* BEGIN Selected text *

Using retro-contrivances and mistaken identities of Olympic proportions, Shakespeare in Love represents a flagrant case of life imitating art (and vice versa). In what could pass for artistic vandalism, Stoppard and Norman imagine that Romeo and Juliet is nothing more than an almost piratical plagiarism: A certain William Shakespeare stole wholesale from everything he heard, said or that happened around him. Genius? Originality? Unstoppable dedication? Nope, just good ears and a rapid pen. (If you want a flawlessly credible recreation of a drama’s debut, you’re safer with Mike Leigh’s 1999 depiction of the origins of The Mikado in his marvelous Topsy-Turvy.)

Both engaging and maddening in Lee Hill’s film-to-play adaptation, Chicago Shakespeare Theater’s mainstage offering adds a third dimension to a film’s revisionist fantasy: The aptly named Courtyard Theatre is the Tudor-style setting for a host of lies seeking to tell the truth. An anecdotal anthology—portraying humanity’s once and future greatest playwright—regales us with a hit parade of his greatest lines. They’re gratuitously cherry-picked from the Bard’s best, as if daily conversation in 1593 was nothing less than famous quotes.

* END Selected text *
* BEGIN Given information *

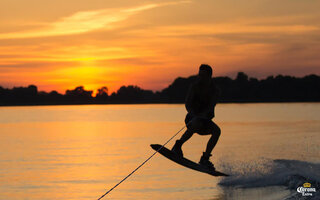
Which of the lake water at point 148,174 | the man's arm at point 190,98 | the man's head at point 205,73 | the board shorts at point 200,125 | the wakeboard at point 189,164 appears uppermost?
the man's head at point 205,73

* END Given information *

### Requirement A
From the Shakespeare in Love review above, reproduce the passage from "Both engaging and" up to and including "than famous quotes.".
### Requirement B
According to the Shakespeare in Love review above, which film offers a safer, credible recreation of a drama's debut?

### Solution A
Both engaging and maddening in Lee Hill’s film-to-play adaptation, Chicago Shakespeare Theater’s mainstage offering adds a third dimension to a film’s revisionist fantasy: The aptly named Courtyard Theatre is the Tudor-style setting for a host of lies seeking to tell the truth. An anecdotal anthology—portraying humanity’s once and future greatest playwright—regales us with a hit parade of his greatest lines. They’re gratuitously cherry-picked from the Bard’s best, as if daily conversation in 1593 was nothing less than famous quotes.

### Solution B
Mike Leigh's 1999 film Topsy-Turvy, which depicts the origins of The Mikado.